▸ **Exercise requirements**
Please output the records below in full, exactly as given, but without the images.

▸ **Provided entries**
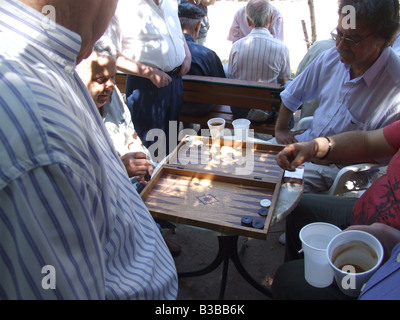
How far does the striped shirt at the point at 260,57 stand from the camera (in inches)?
163

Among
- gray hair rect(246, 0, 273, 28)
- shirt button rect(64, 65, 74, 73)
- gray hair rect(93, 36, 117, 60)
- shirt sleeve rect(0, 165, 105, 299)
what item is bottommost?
shirt sleeve rect(0, 165, 105, 299)

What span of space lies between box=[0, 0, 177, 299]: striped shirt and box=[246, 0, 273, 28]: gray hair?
3769mm

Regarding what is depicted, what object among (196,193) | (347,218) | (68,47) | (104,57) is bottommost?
(347,218)

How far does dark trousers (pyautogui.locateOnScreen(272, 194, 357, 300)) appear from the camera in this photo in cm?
174

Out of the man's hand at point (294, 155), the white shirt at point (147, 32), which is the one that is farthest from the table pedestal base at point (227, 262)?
the white shirt at point (147, 32)

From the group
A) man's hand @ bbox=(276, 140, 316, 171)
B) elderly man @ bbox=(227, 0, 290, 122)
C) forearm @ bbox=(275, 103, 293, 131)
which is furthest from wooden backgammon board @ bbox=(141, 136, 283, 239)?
elderly man @ bbox=(227, 0, 290, 122)

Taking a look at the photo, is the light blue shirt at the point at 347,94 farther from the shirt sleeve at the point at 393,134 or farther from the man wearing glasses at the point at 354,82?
the shirt sleeve at the point at 393,134

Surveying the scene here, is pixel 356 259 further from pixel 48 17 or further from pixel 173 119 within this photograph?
pixel 173 119

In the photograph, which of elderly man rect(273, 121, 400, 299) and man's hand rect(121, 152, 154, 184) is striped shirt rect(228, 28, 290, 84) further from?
man's hand rect(121, 152, 154, 184)

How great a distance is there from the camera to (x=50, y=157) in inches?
26.5

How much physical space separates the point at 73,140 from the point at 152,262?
68 centimetres

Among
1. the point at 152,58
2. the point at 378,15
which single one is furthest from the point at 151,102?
the point at 378,15

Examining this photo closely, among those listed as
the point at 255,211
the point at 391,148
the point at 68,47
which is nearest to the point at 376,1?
the point at 391,148

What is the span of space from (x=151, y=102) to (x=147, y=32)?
720 mm
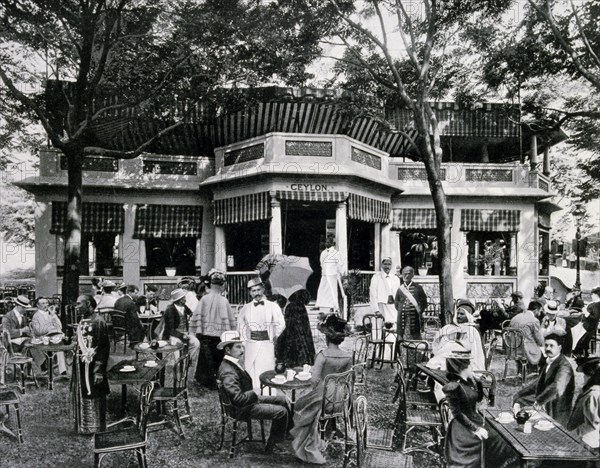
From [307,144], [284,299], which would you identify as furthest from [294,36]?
[284,299]

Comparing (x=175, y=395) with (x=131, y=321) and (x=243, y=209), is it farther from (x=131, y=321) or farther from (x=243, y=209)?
(x=243, y=209)

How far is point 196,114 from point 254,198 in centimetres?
348

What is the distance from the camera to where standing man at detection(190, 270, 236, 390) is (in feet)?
29.6

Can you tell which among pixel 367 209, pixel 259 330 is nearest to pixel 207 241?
pixel 367 209

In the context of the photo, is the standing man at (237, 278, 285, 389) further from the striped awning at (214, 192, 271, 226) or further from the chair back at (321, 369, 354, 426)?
the striped awning at (214, 192, 271, 226)

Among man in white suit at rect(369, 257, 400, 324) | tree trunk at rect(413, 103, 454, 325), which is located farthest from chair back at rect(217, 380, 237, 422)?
tree trunk at rect(413, 103, 454, 325)

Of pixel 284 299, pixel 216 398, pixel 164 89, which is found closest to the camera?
pixel 216 398

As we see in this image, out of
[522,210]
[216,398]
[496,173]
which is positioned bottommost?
[216,398]

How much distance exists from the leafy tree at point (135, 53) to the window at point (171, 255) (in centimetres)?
505

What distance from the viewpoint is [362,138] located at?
55.4 ft

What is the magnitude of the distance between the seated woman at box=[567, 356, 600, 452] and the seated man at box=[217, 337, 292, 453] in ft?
9.96

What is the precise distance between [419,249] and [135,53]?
11.4 metres

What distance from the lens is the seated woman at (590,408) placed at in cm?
439

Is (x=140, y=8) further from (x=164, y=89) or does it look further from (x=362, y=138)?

▸ **Complete output**
How far does the striped shirt at the point at 260,57 stand from the camera (in inches)?
163

Among
- gray hair rect(246, 0, 273, 28)
- shirt button rect(64, 65, 74, 73)
- gray hair rect(93, 36, 117, 60)
- shirt sleeve rect(0, 165, 105, 299)
what item is bottommost?
shirt sleeve rect(0, 165, 105, 299)

What span of space lies between box=[0, 0, 177, 299]: striped shirt and box=[246, 0, 273, 28]: gray hair?
3769mm

Regarding what is depicted, what object among (196,193) | (347,218) | (68,47) | (104,57) is bottommost?
(347,218)

How far does dark trousers (pyautogui.locateOnScreen(272, 194, 357, 300)) appear from the camera in this photo in cm?
174

Out of the man's hand at point (294, 155), the white shirt at point (147, 32), which is the one that is farthest from the table pedestal base at point (227, 262)?
the white shirt at point (147, 32)

From the group
A) man's hand @ bbox=(276, 140, 316, 171)
B) elderly man @ bbox=(227, 0, 290, 122)
C) forearm @ bbox=(275, 103, 293, 131)
which is furthest from wooden backgammon board @ bbox=(141, 136, 283, 239)?
elderly man @ bbox=(227, 0, 290, 122)

Taking a look at the photo, is the light blue shirt at the point at 347,94 farther from the shirt sleeve at the point at 393,134 or farther from the man wearing glasses at the point at 354,82?
the shirt sleeve at the point at 393,134

Surveying the scene here, is pixel 356 259 further from pixel 48 17 or further from pixel 173 119 within this photograph?
pixel 173 119

In the photograph, which of elderly man rect(273, 121, 400, 299) and man's hand rect(121, 152, 154, 184) is striped shirt rect(228, 28, 290, 84) further from?
man's hand rect(121, 152, 154, 184)

How great a distance is there from the camera to (x=50, y=157) in inches?
26.5

How much physical space separates the point at 73,140 from the point at 152,262?
68 centimetres

Among
1. the point at 152,58
2. the point at 378,15
which single one is furthest from the point at 151,102?
the point at 378,15

Examining this photo closely, among those listed as
the point at 255,211
the point at 391,148
the point at 68,47
which is nearest to the point at 376,1?
the point at 391,148

What is the span of space from (x=151, y=102) to (x=147, y=32)?
720 mm
From [307,144], [284,299], which would you identify as furthest from [294,36]?
[284,299]

Comparing (x=175, y=395) with (x=131, y=321) and (x=243, y=209), is it farther from (x=131, y=321) or farther from (x=243, y=209)?
(x=243, y=209)

How far is point 196,114 from point 254,198 in centimetres?
348

What is the distance from the camera to where standing man at detection(190, 270, 236, 390) is (in feet)?
29.6

Can you tell which among pixel 367 209, pixel 259 330 is nearest to pixel 207 241?
pixel 367 209

In the context of the photo, is the standing man at (237, 278, 285, 389) further from the striped awning at (214, 192, 271, 226) or further from the chair back at (321, 369, 354, 426)?
the striped awning at (214, 192, 271, 226)

Among man in white suit at rect(369, 257, 400, 324) | tree trunk at rect(413, 103, 454, 325), which is located farthest from chair back at rect(217, 380, 237, 422)?
tree trunk at rect(413, 103, 454, 325)

Of pixel 284 299, pixel 216 398, pixel 164 89, which is found closest to the camera?
pixel 216 398

As we see in this image, out of
[522,210]
[216,398]
[496,173]
which is positioned bottommost?
[216,398]

How much distance exists from the leafy tree at point (135, 53) to the window at point (171, 255) (in centimetres)?
505

What distance from the viewpoint is [362,138] located at?
55.4 ft

What is the magnitude of the distance between the seated woman at box=[567, 356, 600, 452] and the seated man at box=[217, 337, 292, 453] in ft?
9.96

What is the precise distance between [419,249] and [135,53]?
11.4 metres

What distance from the lens is the seated woman at (590,408) placed at in cm?
439

Is (x=140, y=8) further from (x=164, y=89) or does it look further from (x=362, y=138)?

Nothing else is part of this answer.